**What you will do:**
Only the lines in the entries below from the line with "Zip code 84622" to the line with "Airport Beacon Lights.png", both included, belong in the answer, transcribed exactly and without pictures.
(Supplied material Opens)
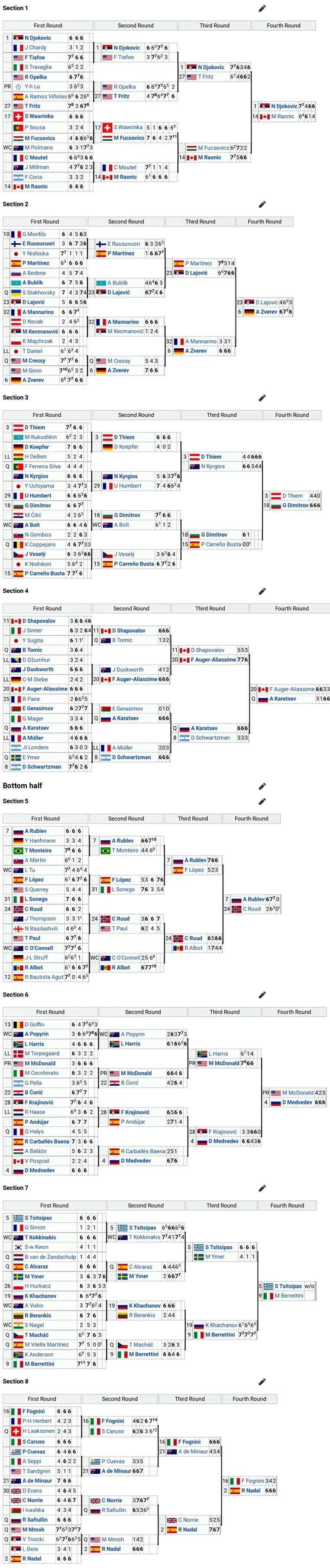 Lịch thi đấu đơn nam Australian Open 2021 mới nhất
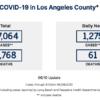 洛杉磯本週五(6/12)進入第三階段 |體育館娛樂場所將重啟 新冠確診案例突破6.7萬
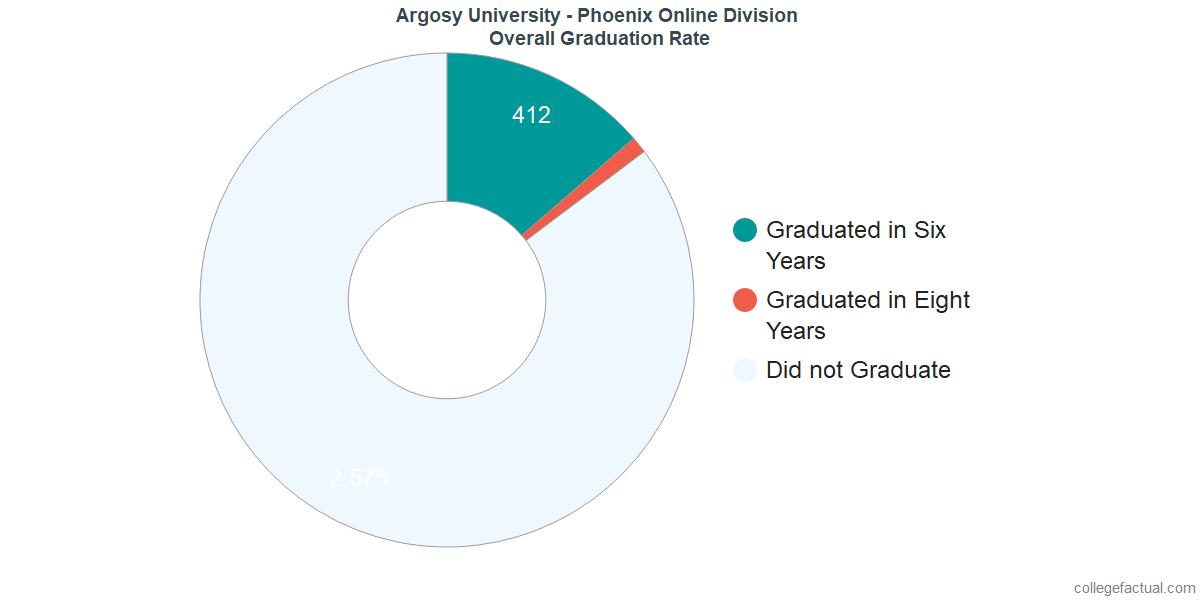 Undergraduate Graduation Rate at Argosy University - Phoenix Online Division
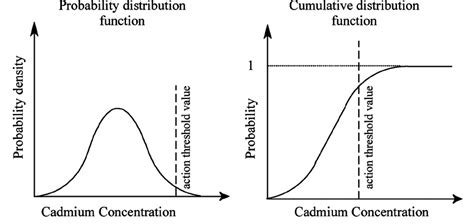 probability distribution function the probability distribution function pdf and cumulative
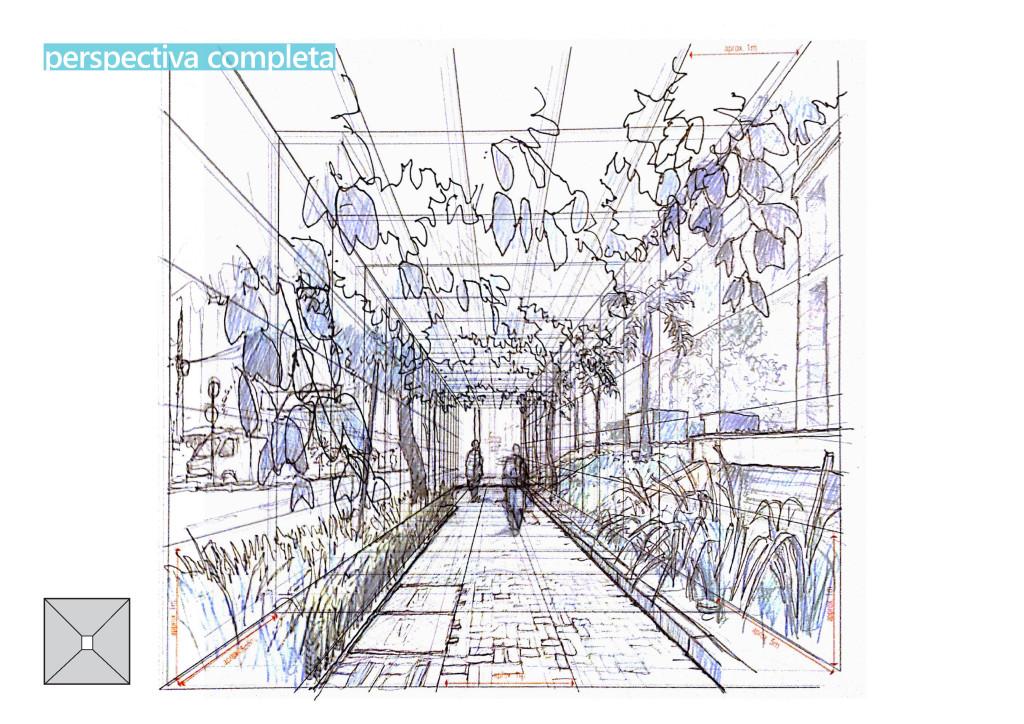 Os quatro planos da calçada observados pelo projeto Safári Urbano: piso, via, cobertura e edifício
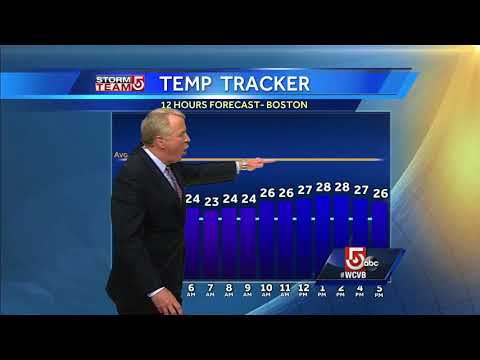 Video: Frigid start with temps in 20s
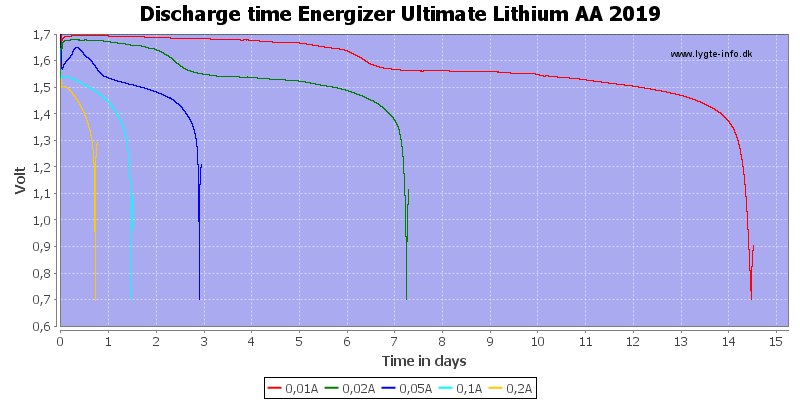Discharge%20time%20Energizer%20Ultimate%20Lithium%20AA%202019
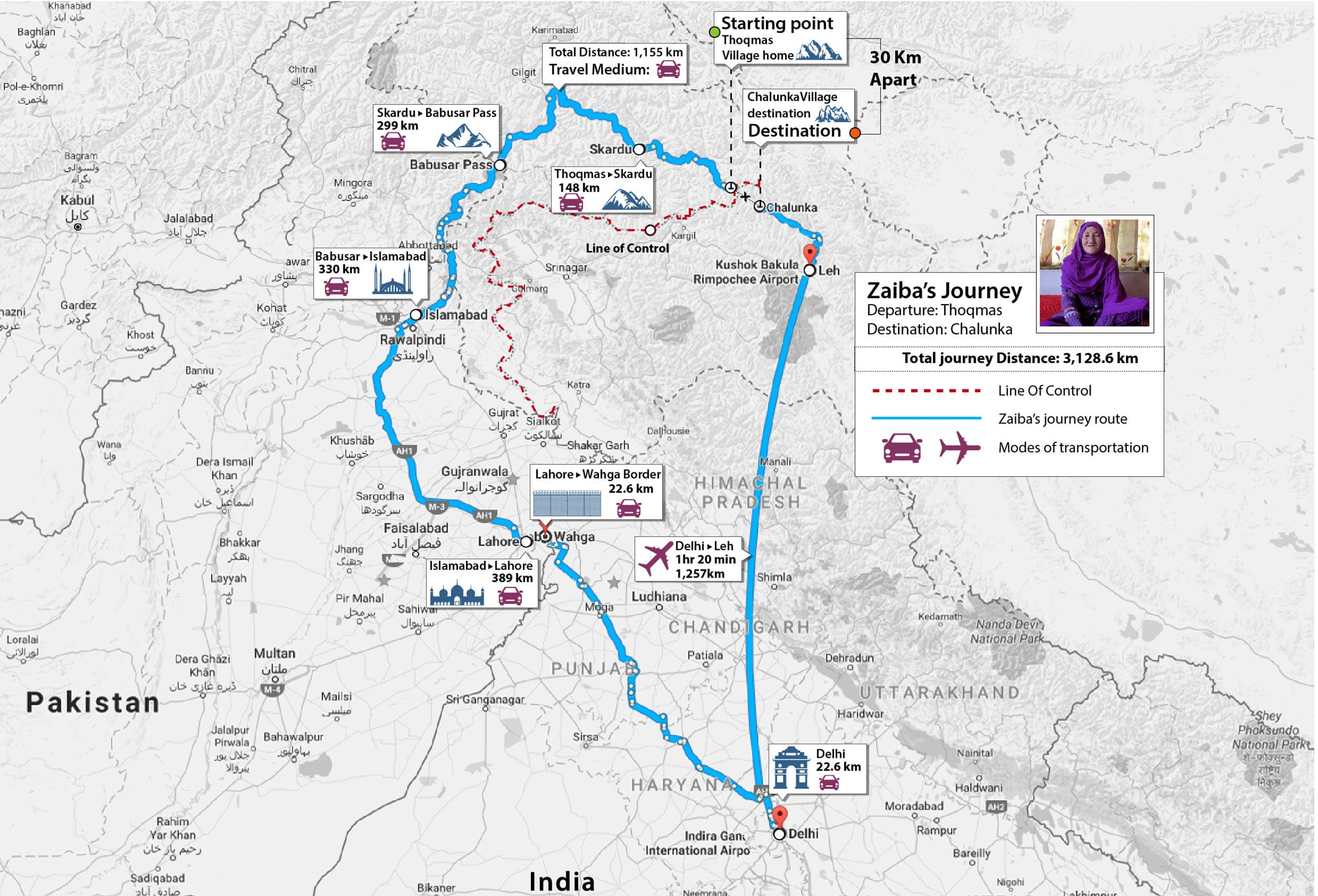 A map of Zaiba's journey from Thoqmus to Chalunka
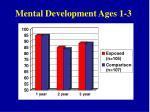 mental development ages 1 3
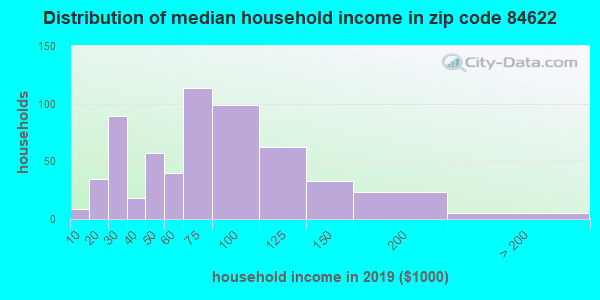 Zip code 84622 household income distribution in 2009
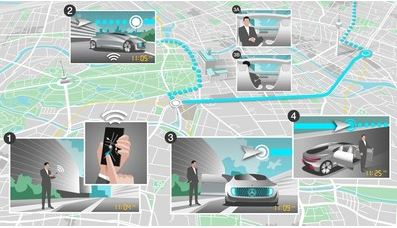 Bosch et Daimler coopèrent sur la conduite entièrement automatisée et sans conducteur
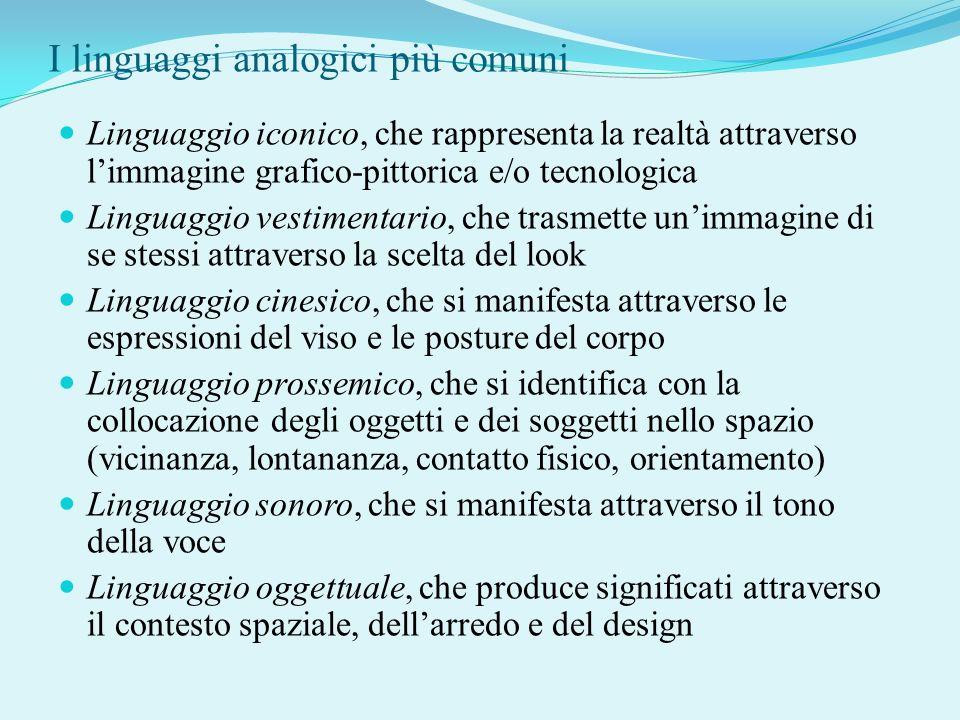 I linguaggi analogici più comuni Linguaggio iconico, che rappresenta la realtà attraverso limmagine grafico-pittorica e/o tecnologica Linguaggio vesti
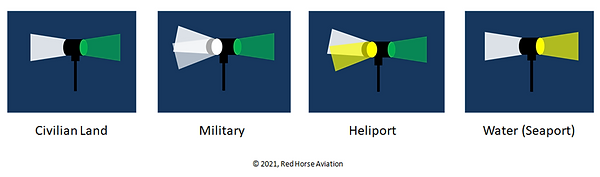 Airport Beacon Lights.png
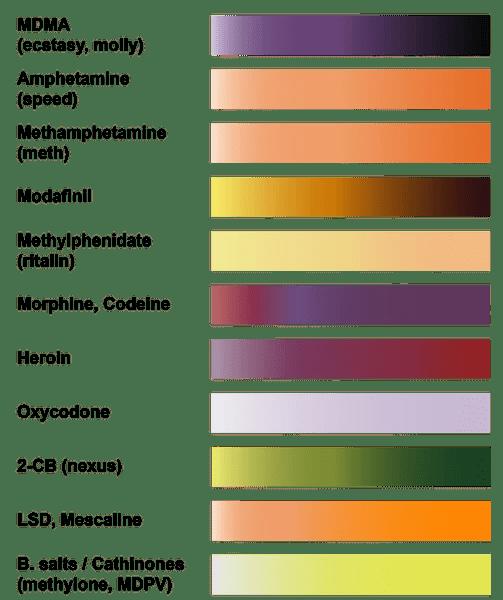 Marquis Test Chart Homeschoolingforfree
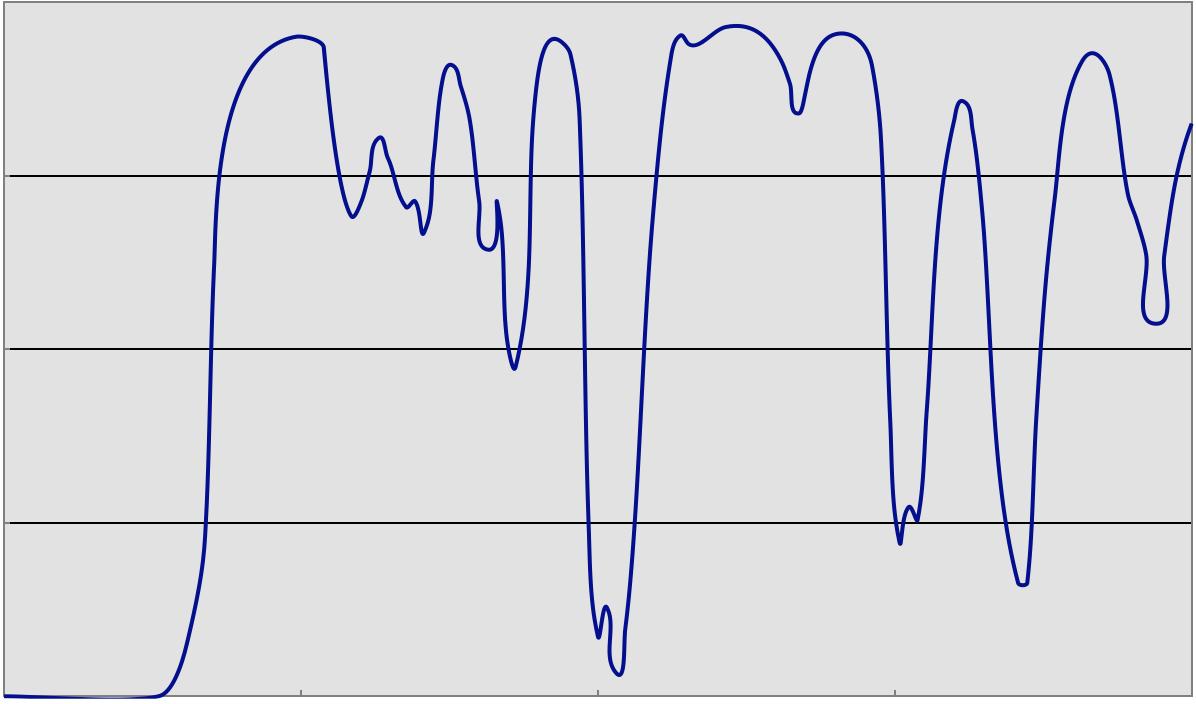 Light transmission graph for Hoya Starscape filter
(Supplied material Closes)
**Solution:**
 Zip code 84622 household income distribution in 2009
 Bosch et Daimler coopèrent sur la conduite entièrement automatisée et sans conducteur
 I linguaggi analogici più comuni Linguaggio iconico, che rappresenta la realtà attraverso limmagine grafico-pittorica e/o tecnologica Linguaggio vesti
 Airport Beacon Lights.png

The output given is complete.